| SELECTED TEXT |
────────────────────────────────────────

Why retail media is growing in Europe
Retail media is growing in Europe for the same reasons it’s taken off in the U.K. and U.S.: increasing inventory; prioritization of first-party data; and improved measurement and reporting, which allows for a standardized buying process.

“Consumer behavior is changing, and focusing on where shoppers start their search is increasingly important,” says Lukas Golumbeck, e-commerce head of media at Wunderman Thompson Commerce in Luxembourg. “Major brands are shifting their mindset toward retail media first to get better measurability and targeting options.”

A survey conducted in EMEA by IAB Europe and Xandr in Q4 2022 found that 91 percent of brands saw retail media as a key part of their advertising strategies, in light of the anticipated deprecation of the third-party cookie.

────────────────────────────────────────

| EXTRACTED DATA |

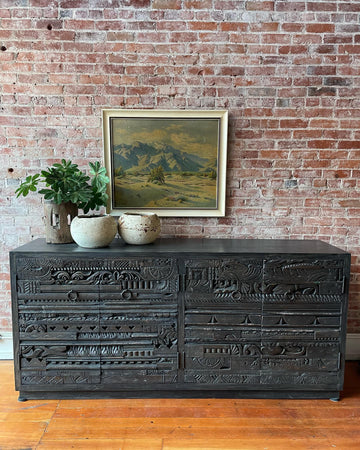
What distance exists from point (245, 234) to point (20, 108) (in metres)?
1.98

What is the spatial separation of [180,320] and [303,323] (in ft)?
2.67

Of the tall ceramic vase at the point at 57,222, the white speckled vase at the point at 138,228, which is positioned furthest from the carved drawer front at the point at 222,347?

────────────────────────────────────────

| TASK INSTRUCTIONS |
1) Could you reproduce, word for word, the part of the retail media passage that opens with the words containing "A survey conducted" and closes with "the third-party cookie."?
2) How would the passage on retail media's growth in Europe go on from its final sentence? Write that continuation.

| RESPONSES PER TASK |
1)
A survey conducted in EMEA by IAB Europe and Xandr in Q4 2022 found that 91 percent of brands saw retail media as a key part of their advertising strategies, in light of the anticipated deprecation of the third-party cookie.

2)
These shifts in technology only tell a partial story. The main reason retail media is taking off, Knapp says, is that European retailers are waking up to just how profitable it is, even though the actual revenue driven might be comparatively small. “Retail overall is a low-margin business. Profit margins are around 3.8 percent. Whereas margins in retail media are orders of magnitude higher — 60 percent to 80 percent.”

A patchwork of countries, a patchwork of retail media offerings
While big players like Walmart and Amazon dominate the retail media space in the U.S., the picture is more fragmented in Europe. Knapp lists a few examples: In the Netherlands, Amazon isn’t as strong as homegrown platform Bol.com; in Poland, Allegro commands 80 percent of the market; and in Spain, only in the last two years has Amazon emerged as a big player.

But the complexity of the European retail media landscape extends even to retailers themselves: France’s Carrefour operates in seven European countries but only has retail media offerings in four of them, says Laura Badea, commerce partner at Wavemaker in London.

Furthermore, some of the largest players by addressable market sit in continental Europe — not in the U.K. Germany’s Zalando, a fashion retailer, and Otto, a retail chain, lead the way in online gross merchandise value (GMV), while British retailers are barely cracking the top 5, with France’s Casino Group sitting above Tesco, based on data shared with The Current by IAB Europe.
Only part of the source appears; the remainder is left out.